Brussels takes its time. One week. And it will give its opinion on the Italian accounts together with that of the other Member States. Meanwhile, he will see if the markets are busy tightening Italian finances enough to double the pulse of the far-right Northern League government and the M5S.
The Commission received a "revised budget" late on Tuesday that, according to Rome, does not touch on the conflictive aspects for Brussels: the deficit targets and public spending. Of course, it includes more data on the sale of public buildings, which could help reduce the public debt of 131% of GDP to 126%.
Now, it will be the Commission's turn to analyze the Italian response.

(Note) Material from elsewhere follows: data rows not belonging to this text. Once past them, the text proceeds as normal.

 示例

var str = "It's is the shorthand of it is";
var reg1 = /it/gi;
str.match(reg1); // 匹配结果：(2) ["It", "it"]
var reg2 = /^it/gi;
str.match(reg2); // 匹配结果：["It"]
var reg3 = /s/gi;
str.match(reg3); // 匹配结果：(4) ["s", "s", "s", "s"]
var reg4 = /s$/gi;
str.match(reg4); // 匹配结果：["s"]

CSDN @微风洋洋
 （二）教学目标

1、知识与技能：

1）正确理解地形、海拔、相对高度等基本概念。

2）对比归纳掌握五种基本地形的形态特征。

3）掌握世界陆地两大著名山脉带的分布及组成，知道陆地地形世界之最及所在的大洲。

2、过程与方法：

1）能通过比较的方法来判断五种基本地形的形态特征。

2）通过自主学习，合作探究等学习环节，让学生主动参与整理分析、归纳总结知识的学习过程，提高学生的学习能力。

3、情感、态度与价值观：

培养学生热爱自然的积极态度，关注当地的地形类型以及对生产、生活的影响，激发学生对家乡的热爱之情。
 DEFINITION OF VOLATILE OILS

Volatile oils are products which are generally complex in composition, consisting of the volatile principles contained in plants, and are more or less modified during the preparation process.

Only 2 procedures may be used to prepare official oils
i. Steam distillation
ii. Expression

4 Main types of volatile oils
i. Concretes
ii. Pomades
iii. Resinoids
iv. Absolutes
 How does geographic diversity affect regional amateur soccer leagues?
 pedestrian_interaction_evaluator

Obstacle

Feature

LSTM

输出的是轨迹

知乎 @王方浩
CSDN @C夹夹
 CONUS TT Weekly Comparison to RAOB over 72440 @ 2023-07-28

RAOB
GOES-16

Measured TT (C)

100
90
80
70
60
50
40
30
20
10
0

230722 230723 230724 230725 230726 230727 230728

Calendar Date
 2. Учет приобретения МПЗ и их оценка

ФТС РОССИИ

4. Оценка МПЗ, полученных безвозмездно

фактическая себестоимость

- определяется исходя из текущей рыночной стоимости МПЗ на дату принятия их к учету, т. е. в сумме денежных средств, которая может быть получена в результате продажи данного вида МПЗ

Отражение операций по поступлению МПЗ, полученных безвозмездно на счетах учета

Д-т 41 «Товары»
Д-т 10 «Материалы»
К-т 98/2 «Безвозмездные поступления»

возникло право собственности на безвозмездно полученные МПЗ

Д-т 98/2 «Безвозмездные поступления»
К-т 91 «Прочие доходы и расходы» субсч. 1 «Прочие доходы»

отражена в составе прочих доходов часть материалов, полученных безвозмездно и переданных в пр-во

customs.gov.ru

"We can confirm that we have received a revised budget plan from the Italian authorities, and now the next step is for the Commission to complete its analysis of this draft, we will publish an opinion on November 21, together with the opinions on the budgets of all Member States, "Commission spokesperson Margaritis Schinas said at a press conference.
The spokesman for Economic Affairs of the European Commission, Christian Spahr, for his part, has not specified whether Brussels will also decide on November 21 – or at another time – if it opens a sanctioning proceeding to Italy, which could result in a fine equivalent to 0 , 2% of GDP (about 3,500 million).
Italy, at the moment, maintains the pulse. "If the EU sees it well, perfect, if it does not look good, we'll push forward," said Salvini.
In the last letter sent by Brussels to Italy On October 29, the European Commission referred to article 126, paragraph 3, of the Stability Pact, which opens the door to hypothetical sanctions for excessive debt. Sanctions that, fulfilling the requirements of Spain and Portugal, have never been applied in the past. But it is that in the past the Commission has never rejected a budget as it has done with Italy this time.
The letter affirmed that "the great budget expansion foreseen for 2019", together "with the risks of a reduction in nominal GDP growth, will be incompatible with the need to decisively reduce the debt to GDP ratio". In addition, he argues that the accounts presented by the M5S and the League are not in line with "the commitments assumed by Italy in its Stability Program" signed in April 2018 by the previous Democratic Party Government (PD, center-left).
Then, the PD said that Italy's deficit would be 0.8% in 2019 and in 2020, and would fall to 0.2% in 2021, while the current Italian administration estimates that the deficit will be 2.4% in 2019, of 2.1% in 2020 and of 1.8% in 2021.
The current Government also expects the country's debt to be 130% in 2019; 128.1% in 2020; and 126.7% in 2021.